▸ QUOTED PASSAGE
--------

Re: SPARQL WG action on property paths from Lee Feigenbaum on 2012-04-06 (www-archive@w3.org from April 2012)

From: Lee Feigenbaum <lee@thefigtrees.net>
Date: Fri, 06 Apr 2012 06:35:33 -0400
To: jorge perez <jorge.perez.rojas@gmail.com>
CC: W Martens <martens.wim@gmail.com>, jeen.broekstra@gmail.com, Marcelo Arenas <marcelo.arenas1@gmail.com>, Sebastián Conca <sconca87@gmail.com>, www-archive@w3.org, Axel Polleres <axel@polleres.net>
Message-ID: <4F7EC6F5.3030104@thefigtrees.net>
Jorge,

Can you please let me know if you believe that the current consensus 
design addresses your concerns about the evaluation performance 
challenges of the Last Call design that you raised in your original 
message to the -comments list?

While I understand that there are a variety of considerations that 
relate to the particular design and that you may not be in favor of that 
design, I'm not in a position currently to have that discussion. If the 
group proceeds with this design direction, there will be--as 
always--opportunity to comment on it, and if you disagree with the 
outcome--to object to the specification's advancement towards W3C 
Recommendation. For the purposes of this email, I'm simply trying to 
understand if this design addresses the original concerns with 
performance evaluation of property paths.

thank you,
Lee

On 4/6/2012 1:30 AM, jorge perez wrote:
> On Tue, Apr 3, 2012 at 11:19 AM, Lee Feigenbaum<lee@thefigtrees.net>  wrote:
>> Hi Wim, Jorge, Jeen, Marcelo, and Sebastian,
>>
>> (Please note that this is not an official working group response to your
>> respective comments on property paths in the current SPARQL 1.1 Query last
>> call working draft.)

--------

▸ BRIEF
Quote the SPARQL property paths message word for word, the stretch from "Can you please" through "the -comments list?".

▸ PROVIDED DATA
--------

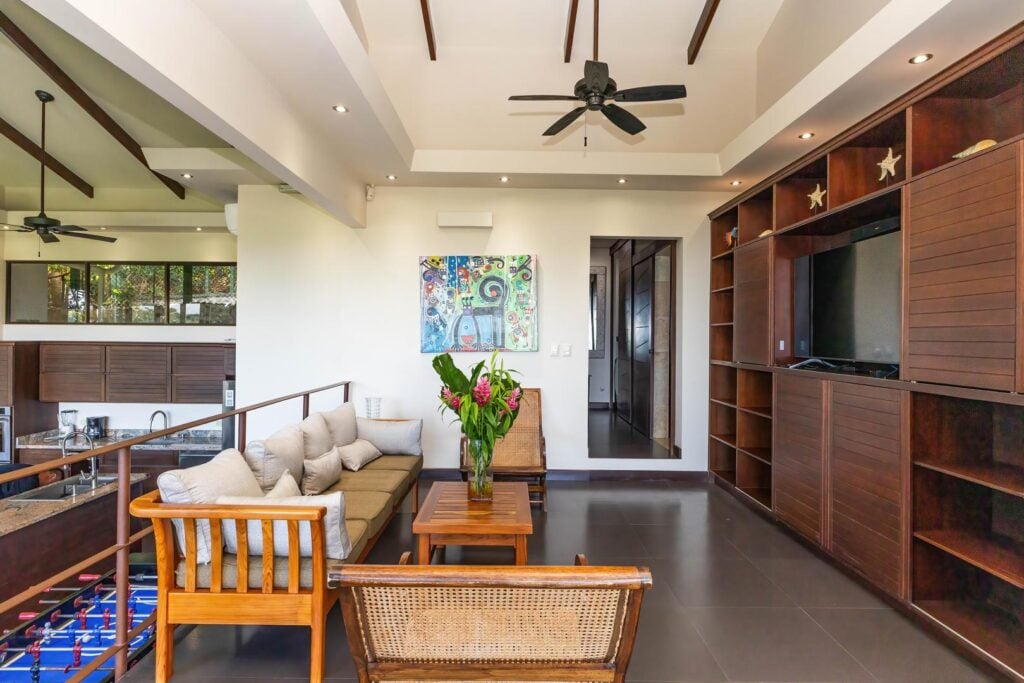 A relaxed upper-level entertainment lounge that offers a comfortable space for movie nights, downtime, or spending time together indoors.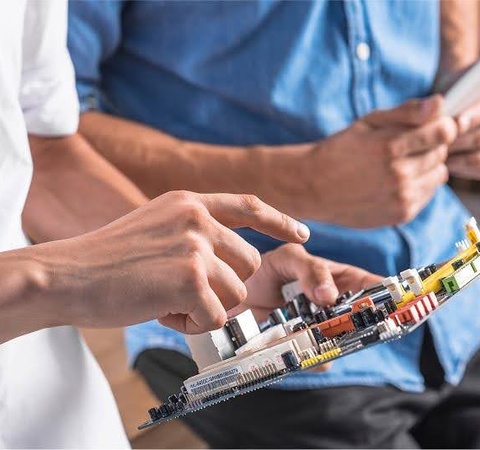 Two individuals are examining a circuit board with various components.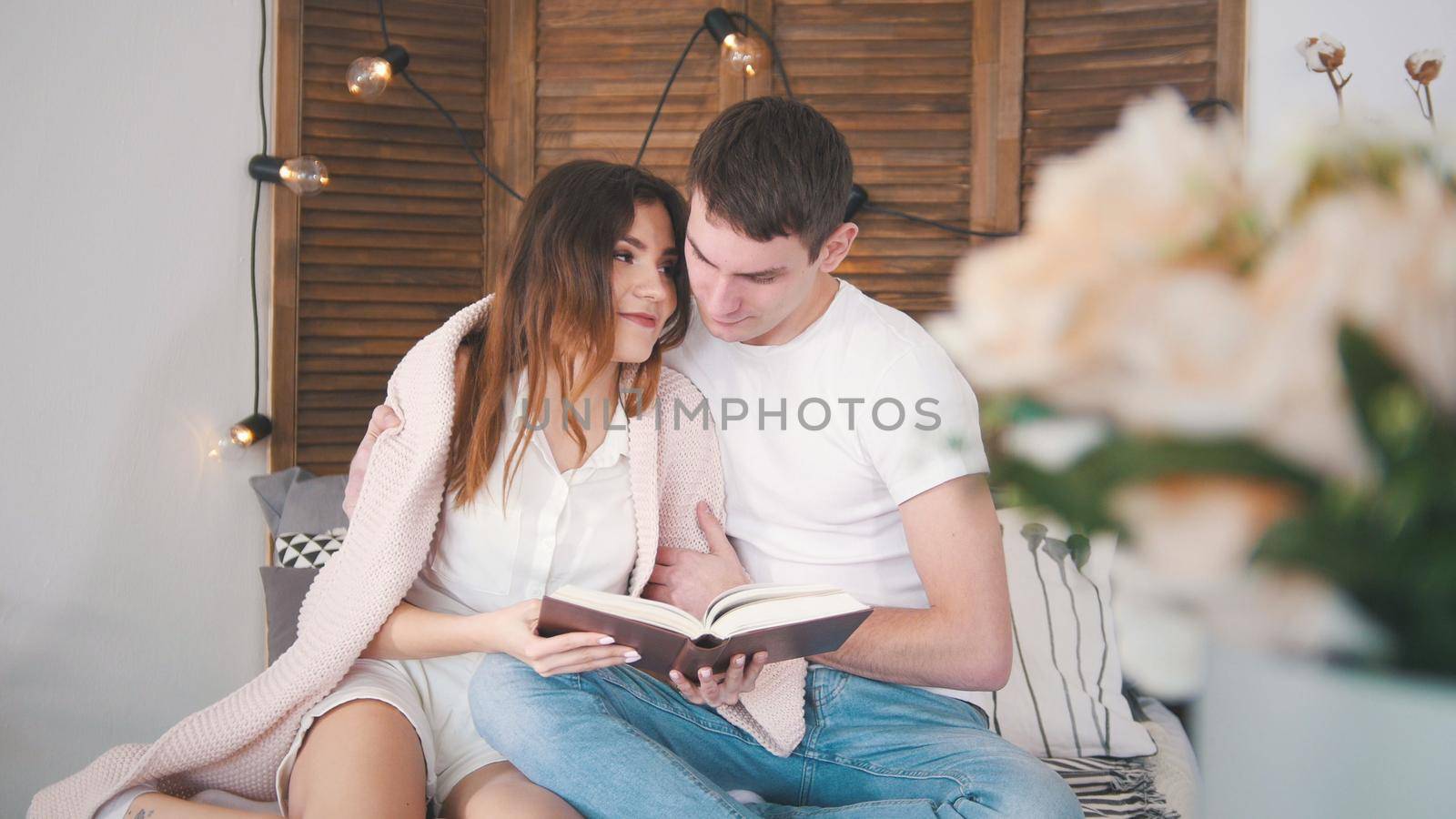 Young man and woman relaxing at home - reading the book on sofa kissing each other happy by Studia72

--------

▸ REPLY
Can you please let me know if you believe that the current consensus 
design addresses your concerns about the evaluation performance 
challenges of the Last Call design that you raised in your original 
message to the -comments list?